Statistical analysis

After extracting the relevant data according to study inclusion criteria, the Cochrane Collaboration review Manager (Rev Man 5) statistical software were used for data analysis. Continuous data (Excision volume) was presented separately with mean, standard deviation, mean difference and p value to interpret the final outcome. The Standardized mean difference was used to assess the excised volume between two groups. It estimates the amount by which the experimental intervention (IOUS) changes the outcome on average compared with the control (PGS).

For margin positivity, the Odd Ratio (OR) and Risk difference with its variance and 95% Confidence Interval (CI) were estimated to assess the association between two techniques. The heterogenicity was evaluated by I2 test. I2 value was 0% for positive margin, which represents no heterogeneity among these studies. Therefore, fixedeffect model (The Mantel-Haenszed Method) was used to calculate the pooled OR. Forest plots were used to present the outcomes of meta-analysis. Publication bias was investigated by Funnel plot.

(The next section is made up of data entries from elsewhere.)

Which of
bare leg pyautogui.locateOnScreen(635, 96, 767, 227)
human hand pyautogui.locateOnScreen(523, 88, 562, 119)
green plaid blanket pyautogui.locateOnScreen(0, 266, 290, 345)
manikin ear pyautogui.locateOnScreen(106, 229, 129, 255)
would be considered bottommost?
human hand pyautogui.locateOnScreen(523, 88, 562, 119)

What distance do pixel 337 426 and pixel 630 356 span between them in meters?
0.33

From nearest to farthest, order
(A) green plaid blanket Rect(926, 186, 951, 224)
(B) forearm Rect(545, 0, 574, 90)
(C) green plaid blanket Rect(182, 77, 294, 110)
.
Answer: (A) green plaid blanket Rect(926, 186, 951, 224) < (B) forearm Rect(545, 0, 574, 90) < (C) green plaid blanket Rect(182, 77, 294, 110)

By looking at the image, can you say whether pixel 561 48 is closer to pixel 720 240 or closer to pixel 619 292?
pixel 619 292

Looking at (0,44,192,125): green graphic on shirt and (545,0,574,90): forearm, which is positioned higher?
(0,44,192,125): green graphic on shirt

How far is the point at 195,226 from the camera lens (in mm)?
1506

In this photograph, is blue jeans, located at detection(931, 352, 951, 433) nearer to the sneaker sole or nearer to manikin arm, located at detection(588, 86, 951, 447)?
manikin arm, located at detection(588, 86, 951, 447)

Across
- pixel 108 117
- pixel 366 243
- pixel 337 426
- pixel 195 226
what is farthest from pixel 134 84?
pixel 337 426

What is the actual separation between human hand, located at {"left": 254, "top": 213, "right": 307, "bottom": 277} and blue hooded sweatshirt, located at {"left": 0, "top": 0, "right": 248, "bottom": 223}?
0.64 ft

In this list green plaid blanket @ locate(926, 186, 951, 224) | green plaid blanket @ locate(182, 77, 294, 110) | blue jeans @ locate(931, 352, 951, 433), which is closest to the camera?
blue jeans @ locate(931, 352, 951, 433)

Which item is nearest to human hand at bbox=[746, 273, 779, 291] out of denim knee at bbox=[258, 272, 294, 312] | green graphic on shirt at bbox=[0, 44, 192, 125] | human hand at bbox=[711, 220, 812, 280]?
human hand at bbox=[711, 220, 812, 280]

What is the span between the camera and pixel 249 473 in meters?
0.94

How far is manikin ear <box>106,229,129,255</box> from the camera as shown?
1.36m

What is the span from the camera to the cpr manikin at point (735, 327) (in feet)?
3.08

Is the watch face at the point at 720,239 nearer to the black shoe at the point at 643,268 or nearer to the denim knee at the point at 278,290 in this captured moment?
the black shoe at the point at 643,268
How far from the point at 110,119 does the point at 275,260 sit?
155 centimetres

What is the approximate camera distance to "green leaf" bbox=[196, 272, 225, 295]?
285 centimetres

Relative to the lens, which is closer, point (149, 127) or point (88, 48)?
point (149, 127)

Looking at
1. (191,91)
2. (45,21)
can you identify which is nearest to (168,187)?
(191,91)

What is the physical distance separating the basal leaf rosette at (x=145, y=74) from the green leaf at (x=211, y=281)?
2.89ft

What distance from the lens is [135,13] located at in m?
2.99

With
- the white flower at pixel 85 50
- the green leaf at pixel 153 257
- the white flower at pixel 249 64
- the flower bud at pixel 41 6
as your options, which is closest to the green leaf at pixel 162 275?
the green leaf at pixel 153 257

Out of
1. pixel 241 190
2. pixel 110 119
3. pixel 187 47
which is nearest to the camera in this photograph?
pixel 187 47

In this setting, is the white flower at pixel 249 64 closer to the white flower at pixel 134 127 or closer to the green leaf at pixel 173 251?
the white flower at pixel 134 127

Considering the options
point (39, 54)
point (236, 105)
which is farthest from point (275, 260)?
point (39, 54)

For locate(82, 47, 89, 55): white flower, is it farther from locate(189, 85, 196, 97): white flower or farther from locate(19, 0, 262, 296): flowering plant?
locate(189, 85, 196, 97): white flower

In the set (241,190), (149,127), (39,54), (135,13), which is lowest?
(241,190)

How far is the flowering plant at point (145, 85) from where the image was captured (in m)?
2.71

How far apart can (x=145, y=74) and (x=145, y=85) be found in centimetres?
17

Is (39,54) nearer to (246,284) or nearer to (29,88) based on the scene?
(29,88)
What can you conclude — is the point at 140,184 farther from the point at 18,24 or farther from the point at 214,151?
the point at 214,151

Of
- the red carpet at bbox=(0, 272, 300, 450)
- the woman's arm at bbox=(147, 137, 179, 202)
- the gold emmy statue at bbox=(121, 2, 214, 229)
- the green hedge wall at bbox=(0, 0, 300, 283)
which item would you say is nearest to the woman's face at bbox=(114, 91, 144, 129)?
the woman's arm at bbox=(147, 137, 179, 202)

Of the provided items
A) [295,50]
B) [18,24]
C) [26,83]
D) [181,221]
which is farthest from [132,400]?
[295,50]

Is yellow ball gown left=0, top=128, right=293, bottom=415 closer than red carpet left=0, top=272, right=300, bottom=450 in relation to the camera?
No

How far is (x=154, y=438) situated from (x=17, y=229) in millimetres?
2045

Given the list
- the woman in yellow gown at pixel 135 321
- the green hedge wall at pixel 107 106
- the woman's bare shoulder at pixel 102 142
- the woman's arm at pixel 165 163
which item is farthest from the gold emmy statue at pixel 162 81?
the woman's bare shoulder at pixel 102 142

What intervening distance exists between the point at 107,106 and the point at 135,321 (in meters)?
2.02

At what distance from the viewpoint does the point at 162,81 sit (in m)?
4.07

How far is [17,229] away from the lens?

The cosmetic outcome (patient satisfaction) was estimated with OR of having a worse cosmetic outcome based on the propotional odds model for ordinal responses. The patient and assessor satisfaction were presented with percentage.

Results

After scope electronic and hand search, 84 citations were identified. Their titles were assessed for the relevance to the review and duplication were removed, resulting in 24 potential citations being retained. The abstracts were reviewed for these studies and 7 were selected for full article reviews according to inclusion and exclusion criteria of the study. One article was rejected after full text review because of study protocol. Two relevant poster presentations of RCT were identified and requested to authors for full text paper. These two papers were not accessible. Hence, these poster presentations with insufficient information were rejected from the review. Therefore, 4 articles were included in the systematic review. Identification of included studies is shown (Figure 1). Overall, 207 patients in IOUS and 192 patients in PGS were included in the study.